The coast south to Porto (Oporto) is low-lying, with sandy beaches and low dunes. At Esposende grassy dunes back a sandy beach, Praia de Suave Mar, north of the River Cavado. To the south of the River Douro, the coast is low and sandy, with coalescent spits forming barriers, capped by coastal dunes. The barriers are interrupted by an artificial entrance, bordered by protruding breakwaters, to the Ria de Aveiro, and sand drifting southward has accumulated as a wide beach with dunes north of the breakwaters, while to the south the beach at Praia de Barra is narrow and the backshore dunes eroded. The largest coastal sand dune systems are located along the north to mid-west part of the coastline. The major sites 1-12 are composed of unconsolidated dunes (Pereira & Coirria 1985).
Those to the west and south west of Lisboa are consolidated.
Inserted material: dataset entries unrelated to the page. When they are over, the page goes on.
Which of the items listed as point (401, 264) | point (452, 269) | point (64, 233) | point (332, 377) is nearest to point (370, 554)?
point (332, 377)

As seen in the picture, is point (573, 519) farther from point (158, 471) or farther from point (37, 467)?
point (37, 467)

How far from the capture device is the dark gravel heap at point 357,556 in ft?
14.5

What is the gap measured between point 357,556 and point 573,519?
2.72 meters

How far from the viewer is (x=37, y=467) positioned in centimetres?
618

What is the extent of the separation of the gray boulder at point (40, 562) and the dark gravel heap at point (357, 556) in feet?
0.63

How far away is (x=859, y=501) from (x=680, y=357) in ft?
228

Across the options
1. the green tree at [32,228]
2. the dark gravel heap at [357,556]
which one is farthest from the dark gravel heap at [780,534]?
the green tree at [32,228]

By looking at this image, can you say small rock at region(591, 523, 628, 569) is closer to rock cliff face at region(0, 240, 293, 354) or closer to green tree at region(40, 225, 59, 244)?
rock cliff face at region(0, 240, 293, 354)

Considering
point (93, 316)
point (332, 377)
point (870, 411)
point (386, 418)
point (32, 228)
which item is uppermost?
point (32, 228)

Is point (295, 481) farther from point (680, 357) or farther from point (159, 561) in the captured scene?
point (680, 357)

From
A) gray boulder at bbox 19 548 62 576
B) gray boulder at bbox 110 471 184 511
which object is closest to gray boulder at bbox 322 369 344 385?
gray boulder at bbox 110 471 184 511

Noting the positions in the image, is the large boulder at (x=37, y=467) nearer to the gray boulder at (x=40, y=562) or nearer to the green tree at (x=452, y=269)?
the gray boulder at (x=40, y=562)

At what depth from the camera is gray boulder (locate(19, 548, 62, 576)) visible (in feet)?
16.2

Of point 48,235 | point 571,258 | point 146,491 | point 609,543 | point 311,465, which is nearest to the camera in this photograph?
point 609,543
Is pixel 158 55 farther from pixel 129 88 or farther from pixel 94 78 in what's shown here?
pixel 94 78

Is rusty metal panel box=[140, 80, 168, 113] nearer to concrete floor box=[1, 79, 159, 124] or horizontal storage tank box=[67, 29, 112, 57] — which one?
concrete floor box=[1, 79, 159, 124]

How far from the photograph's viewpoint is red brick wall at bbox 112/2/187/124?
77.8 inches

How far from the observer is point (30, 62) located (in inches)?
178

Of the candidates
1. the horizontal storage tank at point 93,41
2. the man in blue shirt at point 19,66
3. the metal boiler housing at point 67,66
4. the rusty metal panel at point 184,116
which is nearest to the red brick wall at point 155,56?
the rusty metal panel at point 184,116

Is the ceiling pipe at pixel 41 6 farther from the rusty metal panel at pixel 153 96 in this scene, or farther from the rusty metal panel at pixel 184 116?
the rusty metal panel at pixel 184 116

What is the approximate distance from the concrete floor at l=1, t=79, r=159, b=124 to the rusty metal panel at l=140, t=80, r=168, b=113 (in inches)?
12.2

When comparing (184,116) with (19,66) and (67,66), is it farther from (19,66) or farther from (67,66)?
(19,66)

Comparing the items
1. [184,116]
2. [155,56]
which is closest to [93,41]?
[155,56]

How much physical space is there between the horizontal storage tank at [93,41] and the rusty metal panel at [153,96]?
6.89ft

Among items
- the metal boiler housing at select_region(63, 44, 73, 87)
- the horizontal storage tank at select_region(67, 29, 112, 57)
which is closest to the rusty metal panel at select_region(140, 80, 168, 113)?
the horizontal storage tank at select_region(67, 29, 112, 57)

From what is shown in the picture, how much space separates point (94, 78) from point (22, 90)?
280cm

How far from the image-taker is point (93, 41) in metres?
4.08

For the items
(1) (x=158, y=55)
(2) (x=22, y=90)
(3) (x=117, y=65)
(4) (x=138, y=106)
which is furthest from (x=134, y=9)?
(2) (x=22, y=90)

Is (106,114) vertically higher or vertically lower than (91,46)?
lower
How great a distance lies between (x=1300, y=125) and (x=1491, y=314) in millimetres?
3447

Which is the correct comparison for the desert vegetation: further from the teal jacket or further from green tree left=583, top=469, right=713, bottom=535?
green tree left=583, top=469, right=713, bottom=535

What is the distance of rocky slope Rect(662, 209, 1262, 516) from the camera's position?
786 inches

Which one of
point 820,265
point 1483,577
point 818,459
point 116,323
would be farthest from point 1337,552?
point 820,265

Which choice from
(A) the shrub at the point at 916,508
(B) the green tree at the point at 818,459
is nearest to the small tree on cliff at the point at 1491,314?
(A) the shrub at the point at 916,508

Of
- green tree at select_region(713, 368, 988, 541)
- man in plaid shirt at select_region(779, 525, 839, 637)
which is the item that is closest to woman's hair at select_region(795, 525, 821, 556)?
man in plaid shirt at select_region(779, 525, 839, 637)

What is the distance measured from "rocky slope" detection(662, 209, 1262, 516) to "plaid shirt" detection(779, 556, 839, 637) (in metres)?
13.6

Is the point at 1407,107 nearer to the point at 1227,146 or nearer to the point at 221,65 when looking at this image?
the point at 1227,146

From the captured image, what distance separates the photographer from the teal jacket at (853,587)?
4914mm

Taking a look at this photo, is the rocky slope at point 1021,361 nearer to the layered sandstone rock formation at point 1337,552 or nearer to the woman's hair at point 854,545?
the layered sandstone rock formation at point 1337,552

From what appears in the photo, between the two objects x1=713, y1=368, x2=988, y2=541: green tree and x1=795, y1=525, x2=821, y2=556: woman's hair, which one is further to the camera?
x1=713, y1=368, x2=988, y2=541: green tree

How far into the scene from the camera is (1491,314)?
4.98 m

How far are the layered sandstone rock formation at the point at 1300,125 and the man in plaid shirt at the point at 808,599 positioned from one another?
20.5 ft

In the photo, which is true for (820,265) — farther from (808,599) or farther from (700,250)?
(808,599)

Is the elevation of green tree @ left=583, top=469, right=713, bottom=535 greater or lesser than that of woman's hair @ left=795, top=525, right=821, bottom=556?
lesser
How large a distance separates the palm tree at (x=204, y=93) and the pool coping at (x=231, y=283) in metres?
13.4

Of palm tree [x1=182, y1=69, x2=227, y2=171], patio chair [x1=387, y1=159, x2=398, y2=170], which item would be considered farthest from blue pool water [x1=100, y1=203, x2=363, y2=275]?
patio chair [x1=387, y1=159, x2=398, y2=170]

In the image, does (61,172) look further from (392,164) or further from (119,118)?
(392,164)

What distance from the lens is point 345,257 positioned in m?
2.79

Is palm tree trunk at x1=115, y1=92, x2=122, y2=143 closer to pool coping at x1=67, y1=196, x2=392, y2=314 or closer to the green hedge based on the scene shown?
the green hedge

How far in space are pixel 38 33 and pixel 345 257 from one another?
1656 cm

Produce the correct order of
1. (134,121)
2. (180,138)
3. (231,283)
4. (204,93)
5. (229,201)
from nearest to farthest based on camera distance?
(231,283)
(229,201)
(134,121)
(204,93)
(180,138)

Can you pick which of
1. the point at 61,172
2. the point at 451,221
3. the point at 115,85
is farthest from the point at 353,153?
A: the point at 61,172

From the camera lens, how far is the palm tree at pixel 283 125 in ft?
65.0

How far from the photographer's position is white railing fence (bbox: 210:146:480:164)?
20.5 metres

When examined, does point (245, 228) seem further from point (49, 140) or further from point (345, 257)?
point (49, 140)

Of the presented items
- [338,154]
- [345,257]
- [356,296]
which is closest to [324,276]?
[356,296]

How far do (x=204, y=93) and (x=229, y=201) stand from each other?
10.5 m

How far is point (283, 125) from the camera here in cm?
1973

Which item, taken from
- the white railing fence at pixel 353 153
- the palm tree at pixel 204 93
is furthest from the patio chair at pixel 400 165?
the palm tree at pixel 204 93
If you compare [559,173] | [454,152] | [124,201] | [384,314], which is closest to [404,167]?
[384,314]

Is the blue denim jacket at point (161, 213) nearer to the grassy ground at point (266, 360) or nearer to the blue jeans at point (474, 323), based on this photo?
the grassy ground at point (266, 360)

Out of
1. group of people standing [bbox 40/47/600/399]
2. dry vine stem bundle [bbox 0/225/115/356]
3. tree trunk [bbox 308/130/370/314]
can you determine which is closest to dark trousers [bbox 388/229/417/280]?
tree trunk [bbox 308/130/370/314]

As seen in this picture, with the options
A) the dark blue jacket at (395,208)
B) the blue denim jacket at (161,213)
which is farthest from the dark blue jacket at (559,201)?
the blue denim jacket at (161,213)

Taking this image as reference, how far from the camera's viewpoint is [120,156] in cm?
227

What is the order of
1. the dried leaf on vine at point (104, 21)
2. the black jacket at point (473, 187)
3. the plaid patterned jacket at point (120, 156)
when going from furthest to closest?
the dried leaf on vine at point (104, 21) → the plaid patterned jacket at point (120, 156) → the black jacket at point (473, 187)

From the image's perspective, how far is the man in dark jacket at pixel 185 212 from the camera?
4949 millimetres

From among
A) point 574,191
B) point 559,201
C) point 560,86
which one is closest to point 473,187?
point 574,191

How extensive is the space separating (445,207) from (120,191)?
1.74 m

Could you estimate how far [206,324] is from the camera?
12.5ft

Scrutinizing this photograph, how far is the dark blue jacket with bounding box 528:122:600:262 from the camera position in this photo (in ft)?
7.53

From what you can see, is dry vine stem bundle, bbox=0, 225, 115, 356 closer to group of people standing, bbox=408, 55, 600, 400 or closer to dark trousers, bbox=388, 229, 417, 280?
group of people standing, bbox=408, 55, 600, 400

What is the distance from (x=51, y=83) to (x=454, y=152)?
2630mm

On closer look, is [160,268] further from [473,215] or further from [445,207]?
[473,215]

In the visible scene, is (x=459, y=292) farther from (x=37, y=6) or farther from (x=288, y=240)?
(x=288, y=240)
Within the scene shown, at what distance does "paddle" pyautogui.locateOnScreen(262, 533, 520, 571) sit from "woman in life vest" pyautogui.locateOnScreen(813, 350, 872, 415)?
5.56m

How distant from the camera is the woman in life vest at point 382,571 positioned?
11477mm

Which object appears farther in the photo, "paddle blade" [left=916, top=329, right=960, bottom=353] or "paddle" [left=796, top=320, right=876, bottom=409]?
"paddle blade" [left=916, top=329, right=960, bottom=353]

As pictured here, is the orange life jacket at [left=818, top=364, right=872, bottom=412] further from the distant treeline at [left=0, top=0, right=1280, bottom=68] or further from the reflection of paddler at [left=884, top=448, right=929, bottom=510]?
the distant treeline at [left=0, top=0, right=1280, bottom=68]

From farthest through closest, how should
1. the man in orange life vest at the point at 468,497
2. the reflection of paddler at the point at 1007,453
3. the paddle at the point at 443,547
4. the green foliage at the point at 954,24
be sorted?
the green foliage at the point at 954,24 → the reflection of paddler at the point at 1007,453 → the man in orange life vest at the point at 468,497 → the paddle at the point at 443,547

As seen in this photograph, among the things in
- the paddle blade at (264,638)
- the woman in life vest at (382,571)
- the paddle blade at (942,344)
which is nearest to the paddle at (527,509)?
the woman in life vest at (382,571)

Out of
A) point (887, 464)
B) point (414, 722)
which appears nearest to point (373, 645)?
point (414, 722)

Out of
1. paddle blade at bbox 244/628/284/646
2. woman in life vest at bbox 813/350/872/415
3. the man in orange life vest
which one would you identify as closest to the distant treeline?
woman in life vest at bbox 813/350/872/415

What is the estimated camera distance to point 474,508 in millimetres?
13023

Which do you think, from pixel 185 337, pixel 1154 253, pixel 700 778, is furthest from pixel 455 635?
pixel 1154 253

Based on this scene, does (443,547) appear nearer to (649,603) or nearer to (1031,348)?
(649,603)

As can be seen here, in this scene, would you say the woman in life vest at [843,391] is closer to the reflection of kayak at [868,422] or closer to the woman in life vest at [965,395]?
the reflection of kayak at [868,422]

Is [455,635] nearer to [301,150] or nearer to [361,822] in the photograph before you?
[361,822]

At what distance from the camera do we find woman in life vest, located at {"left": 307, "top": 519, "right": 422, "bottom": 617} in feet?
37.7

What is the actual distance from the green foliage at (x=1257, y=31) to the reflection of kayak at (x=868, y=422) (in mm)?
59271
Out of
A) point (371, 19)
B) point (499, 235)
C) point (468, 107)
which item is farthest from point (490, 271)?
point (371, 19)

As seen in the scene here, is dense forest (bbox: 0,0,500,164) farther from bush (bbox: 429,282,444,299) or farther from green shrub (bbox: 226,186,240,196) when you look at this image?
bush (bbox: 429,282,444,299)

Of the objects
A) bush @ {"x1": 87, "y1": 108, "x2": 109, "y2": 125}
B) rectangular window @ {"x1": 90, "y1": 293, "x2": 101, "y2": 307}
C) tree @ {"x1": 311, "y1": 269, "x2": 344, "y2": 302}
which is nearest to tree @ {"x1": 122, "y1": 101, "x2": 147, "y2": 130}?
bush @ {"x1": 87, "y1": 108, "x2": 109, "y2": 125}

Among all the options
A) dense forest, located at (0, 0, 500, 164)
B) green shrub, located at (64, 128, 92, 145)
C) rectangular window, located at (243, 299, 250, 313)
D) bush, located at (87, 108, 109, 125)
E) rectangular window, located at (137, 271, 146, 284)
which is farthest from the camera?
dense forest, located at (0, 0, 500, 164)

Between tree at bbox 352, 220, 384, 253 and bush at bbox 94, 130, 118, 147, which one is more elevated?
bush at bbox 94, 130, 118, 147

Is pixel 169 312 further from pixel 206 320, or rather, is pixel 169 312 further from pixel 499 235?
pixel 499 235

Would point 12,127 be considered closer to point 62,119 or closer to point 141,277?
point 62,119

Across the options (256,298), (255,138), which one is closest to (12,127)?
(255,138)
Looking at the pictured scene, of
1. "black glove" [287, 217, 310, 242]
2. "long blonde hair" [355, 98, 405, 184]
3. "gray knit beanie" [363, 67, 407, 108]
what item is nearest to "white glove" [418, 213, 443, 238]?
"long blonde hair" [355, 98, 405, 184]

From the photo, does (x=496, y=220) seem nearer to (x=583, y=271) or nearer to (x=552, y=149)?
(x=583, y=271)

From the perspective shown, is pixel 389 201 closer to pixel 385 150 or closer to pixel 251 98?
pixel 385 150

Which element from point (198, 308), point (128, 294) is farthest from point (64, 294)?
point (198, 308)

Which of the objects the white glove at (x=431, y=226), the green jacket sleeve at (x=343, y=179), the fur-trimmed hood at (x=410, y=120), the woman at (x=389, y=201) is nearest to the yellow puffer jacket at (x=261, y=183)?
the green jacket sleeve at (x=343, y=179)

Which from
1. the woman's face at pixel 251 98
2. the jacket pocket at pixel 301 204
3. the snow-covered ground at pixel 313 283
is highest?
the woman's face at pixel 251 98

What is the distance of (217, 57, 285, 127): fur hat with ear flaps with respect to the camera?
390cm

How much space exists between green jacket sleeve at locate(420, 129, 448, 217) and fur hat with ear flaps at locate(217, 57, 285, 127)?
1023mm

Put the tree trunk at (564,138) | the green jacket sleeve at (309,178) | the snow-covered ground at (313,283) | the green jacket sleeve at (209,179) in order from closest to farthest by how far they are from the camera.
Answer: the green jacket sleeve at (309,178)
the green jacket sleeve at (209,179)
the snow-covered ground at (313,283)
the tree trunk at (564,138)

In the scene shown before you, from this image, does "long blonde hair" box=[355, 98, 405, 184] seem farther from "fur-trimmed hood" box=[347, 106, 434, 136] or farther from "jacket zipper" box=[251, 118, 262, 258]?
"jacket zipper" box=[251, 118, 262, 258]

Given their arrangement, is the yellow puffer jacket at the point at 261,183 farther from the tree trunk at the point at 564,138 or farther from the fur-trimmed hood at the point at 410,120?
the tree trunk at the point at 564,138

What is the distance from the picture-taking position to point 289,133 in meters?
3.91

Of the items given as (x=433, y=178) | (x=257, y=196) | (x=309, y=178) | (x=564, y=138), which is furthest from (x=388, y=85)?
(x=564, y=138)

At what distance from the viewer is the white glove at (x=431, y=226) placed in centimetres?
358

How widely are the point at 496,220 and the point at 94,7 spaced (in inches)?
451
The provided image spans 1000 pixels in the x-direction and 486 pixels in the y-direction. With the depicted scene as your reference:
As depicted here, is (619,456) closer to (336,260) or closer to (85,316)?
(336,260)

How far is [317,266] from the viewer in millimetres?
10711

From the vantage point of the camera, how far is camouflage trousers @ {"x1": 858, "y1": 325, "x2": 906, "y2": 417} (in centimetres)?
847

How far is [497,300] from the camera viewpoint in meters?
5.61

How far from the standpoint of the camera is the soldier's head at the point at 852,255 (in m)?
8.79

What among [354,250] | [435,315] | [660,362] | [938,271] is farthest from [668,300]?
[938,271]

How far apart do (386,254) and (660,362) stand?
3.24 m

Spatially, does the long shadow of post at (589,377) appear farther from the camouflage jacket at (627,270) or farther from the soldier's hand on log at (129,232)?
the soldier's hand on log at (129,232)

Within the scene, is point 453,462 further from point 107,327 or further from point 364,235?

On the coast to the south, the dune fringe has retreated, as at Praia de Vagueira and there are several seaside resorts, some with concrete esplanades built over the dunes, as at Praia de Mira. Beyond the end of the Ria da Costa Nova the dune fringe widens, and the dune vegetation is sparse, as at Praia de Tocha. The dunes fade out as the sandy beach ends at Cape Mondego. South of Figuera da Foz the coast fringes a sandy plain with extensive dunes, interrupted by a limestone promontory at Pedrogão. Concha de São Martinho do Porto is an oval-shaped tidal lagoon behind a gap in a coastal ridge, and dunes on the inner shore have been stabilised by black hessian sheets.
Cape Carvoeiro is a large tombolo, with a dune-fringed sandy isthmus leading out to Peniche. South of the River Tagus there are dunes behind sandy beaches on the eroding Costa da Caparita and along the curving coast south of Setúbal, but beyond Sines the coast is generally cliffed, and dunes occur only locally. The large dune area of Costa da Caparica also shows many mobile dune features. In the south west, the dune systems, particularly those included in site 21, are scattered and small. They include climbing dunes, which have developed, on the cliff slopes.
On the south coast, east of Cape St Vincent, cliffs give place to sandy beaches at Quarteira and dune-capped barriers enclosing lagoons and salt marshes extend past the cuspate foreland of Santa Maria to the Spanish border at the mouth of the Guadiana River. In the south (Algarve area), the coast west of Faro is mainly rocky but sandy beaches and some small dunes, such as site 22, occur locally. Between Faro and the Spanish border, there is a shallow sea bordered by sandy islands. On these islands large beaches, dunes and marsh areas occur; the mobile dunes here are rather low.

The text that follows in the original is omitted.